By using this and $f_t(\hat c_t) = 0$, which follows from the definition of $f_t$, we have

$$ \tilde R_T^{c^*} = - \sum_{t=1}^T \frac{f_t(c^*)}{\eta} + \eta V_T^{c^*} \le \sum_{t=1}^T \frac{f_t(\hat c_t) - f_t(c^*)}{\eta} + \eta \tilde R_T^{c^*}. $$

With $\eta = 1/2$, we obtain

$$ \frac{\tilde R_T^{c^*}}{2} \le 2\sum_{t=1}^T (f_t(\hat c_t) - f_t(c^*)) = O(n\log T), $$

thus establishing $R_T^{c^*} \le \tilde R_T^{c^*} = O(n\log T)$.

The above definition of $f_t$ and the proof strategy are inspired by those used in MetaGrad (Van Erven and Koolen NeurIPS 2016, Van Erven et al.

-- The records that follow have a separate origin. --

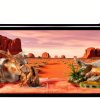 Reptile Tank Background Duedusto 36x18in 40 Gallon Set - 3 Styles-4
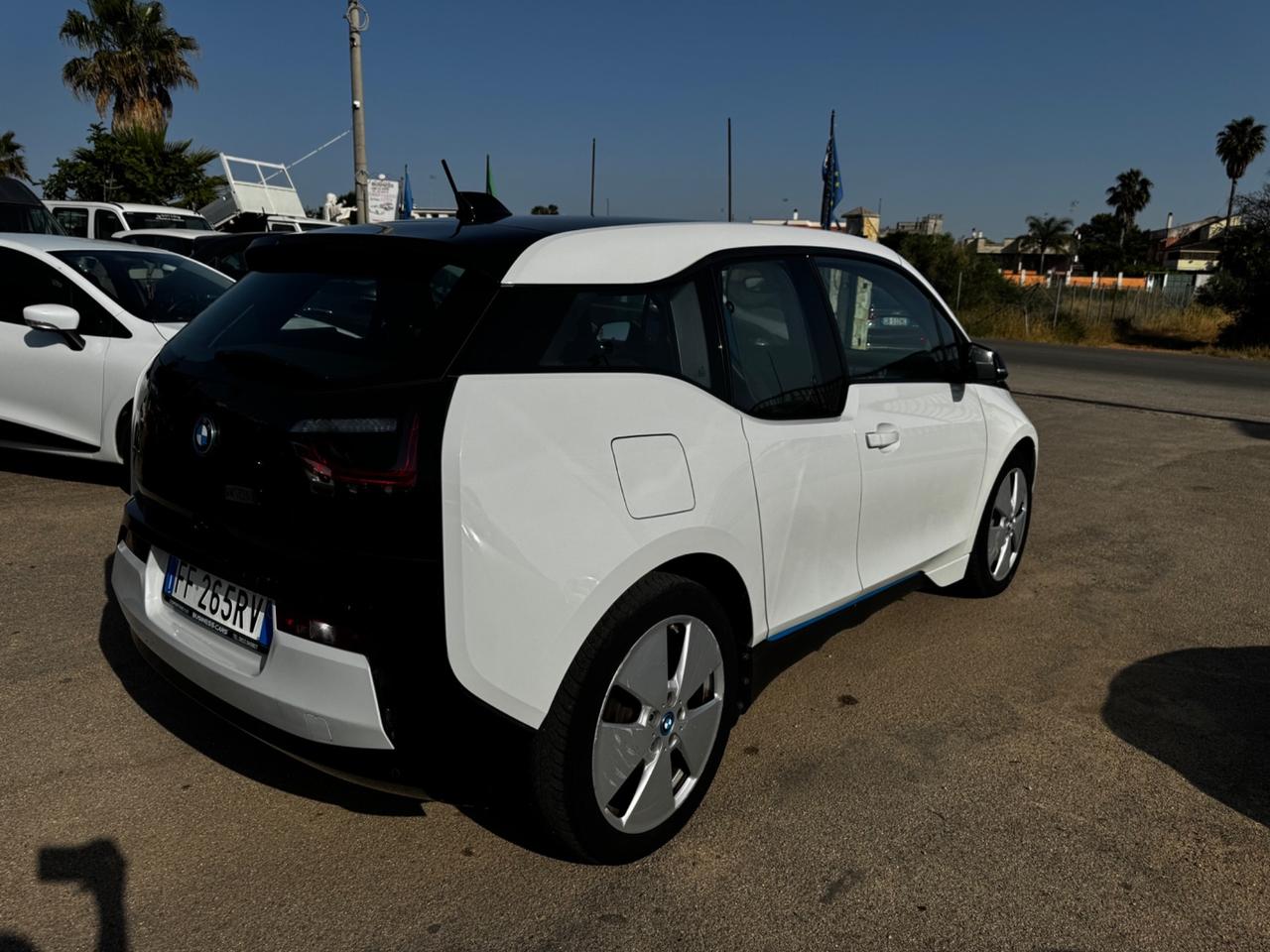 Bmw i3 Bmw i 3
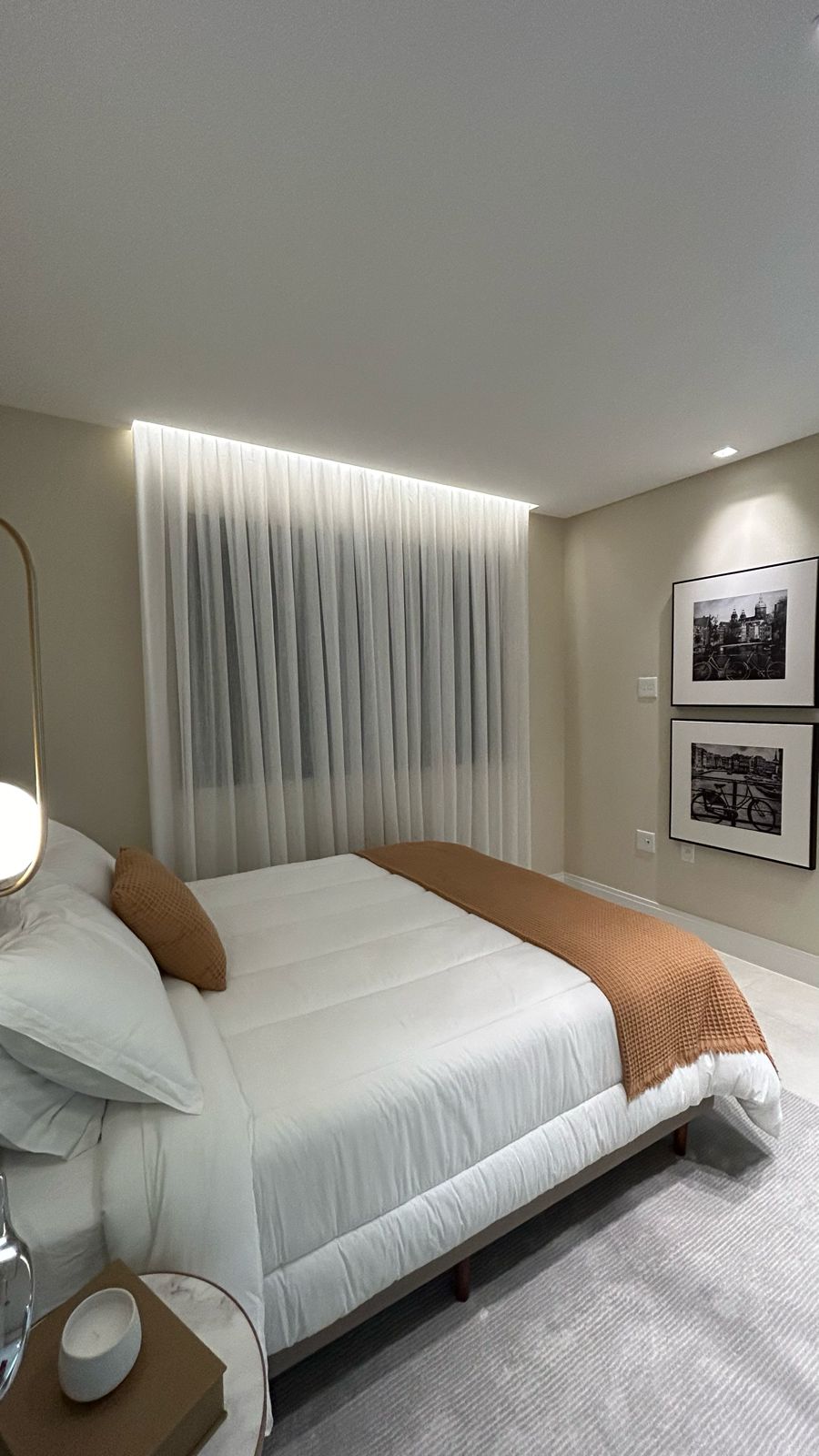 Apartamento à venda no CNA Cartier Residence
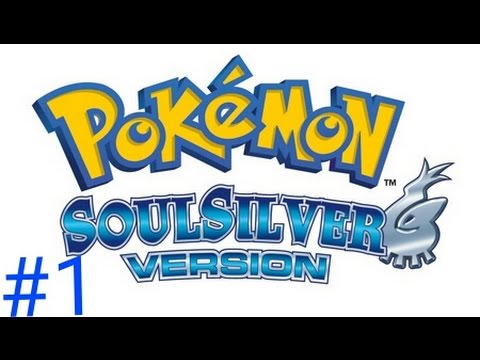 (Ep.1) Starter Pokémon? Nuzlocke Randomizer SoulSilver Pokémon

JMLR 2021). Interestingly, using MetaGrad, instead of ONS, adds robustness against the suboptimality of the agent’s solutions, which is also discussed in our paper. We have also obtained a lower bound of $R_T^{c^*} = \Omega(n)$ and an upper bound of $R_T^{c^*} = O(1)$ for the case of $n=2$; the algorithm for $n=2$ is a simple variant of Besbes et al. Closing the $\log T$ gap for general $n$ is an interesting open problem.

Another paper of ours, which will appear in AISTATS 2025, also studies online inverse linear optimization. It views the problem as online convex optimization of a Fenchel–Young loss (Blondel et al. JMLR 2020) and presents a finite regret bound under the assumption that the agent’s forward problems have a gap between the optimal and suboptimal objective values.